How to Use an iPhone as a Webcam in macOS Ventura
Time to complete: 3 minutes
Necessary tools: camera mount
Materials needed: Mac, iPhone 8 or later
Enable Continuity Camera on iPhone
Open the Settings app on your iPhone, then tap General > AirPlay and transferthen turn on the switch for the Continuity Camera Webcam setting. Exit Settings.
Mount the iPhone to the Mac display using a stand or stand, or set it up using a tripod or other method. You can even hold the iPhone – the phone just needs to be within Bluetooth range of the Mac.
Open a video app on your Mac
On your Mac, open the video app you want to use: FaceTime, Zoom, etc. (In this demo, I’m using QuickTime.) After launching the app, navigate to the setting that lets you select a camera; in QuickTime there is a menu next to the record button. Your iPhone’s name should appear in the list of available cameras. Select your iPhone, and that’s it! You should use your iPhone as the Mac’s webcam. (Note: at the time of this writing, iMovie does not support Continuity Camera.)
You can also select the iPhone microphone as the audio input device. Where you select the microphone depends on the application. In QuickTime above, it’s in the same menu as the camera selection.

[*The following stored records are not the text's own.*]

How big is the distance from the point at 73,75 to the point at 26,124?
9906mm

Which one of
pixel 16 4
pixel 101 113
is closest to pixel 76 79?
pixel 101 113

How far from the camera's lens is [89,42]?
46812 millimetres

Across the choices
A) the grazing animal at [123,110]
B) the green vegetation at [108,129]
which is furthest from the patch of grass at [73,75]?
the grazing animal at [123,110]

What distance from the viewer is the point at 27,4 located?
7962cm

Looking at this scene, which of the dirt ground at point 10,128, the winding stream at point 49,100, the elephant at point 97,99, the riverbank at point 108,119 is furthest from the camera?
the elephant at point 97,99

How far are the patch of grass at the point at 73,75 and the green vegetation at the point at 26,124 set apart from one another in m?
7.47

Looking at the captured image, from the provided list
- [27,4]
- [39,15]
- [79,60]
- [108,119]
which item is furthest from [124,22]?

How to enable desktop view
Desk View uses the iPhone’s Ultra Wide Camera (iPhone 11 or later required) to take a view of your desk. It can also capture you at the same time, so you can do desktop demos,
As of this writing, however, Desk View has a fixed viewing angle, and that angle is such that it can’t see a MacBook keyboard if the iPhone is mounted on the laptop screen – Desk View captures the area around a foot in front of the laptop. Apple hasn’t said if the angle will be adjustable in the future.
To enable Desktop View, you must have Continuity Camera running. Open the Control Center from the menu bar and click on the Video effects button (this button will not appear if the camera is not on). A Video Effects menu appears; select Office view. This is also where you turn off the desktop view.
A Desk View application will launch. To be able to see the video application you are using and the DeskView application at the same time, you can try tiling the windows to help you see them (Window > Tiled window on the left/right side of the screen), however, some apps (like FaceTime) will not work with Mosaic.
How to activate Center Stage
Center Stage is an effect that keeps you in the center of the frame (iPhone 11 or later required). With Continuity Camera running, open Control Center from the menu bar and click the Video effects button. A Video Effects menu appears, then you select center stage.
How to Enable Portrait Mode
Portrait mode is an effect that blurs the background. In Control Center in the menu bar, click the Video effects button. From the Video Effects menu, select Portrait and the background will be blurred.
How to turn on Studio Light
Studio Light uses iPhone flash as the light to illuminate your photo (iPhone 12 or later required). With Continuity Camera running, open Control Center from the menu bar and click the Video effects button. Then select workshop light.
How to Disconnect Your iPhone as a Mac Webcam
All you have to do is quit the video app you’re using on your Mac. The iPhone can display the screen above, and all you have to do is touch Disconnect.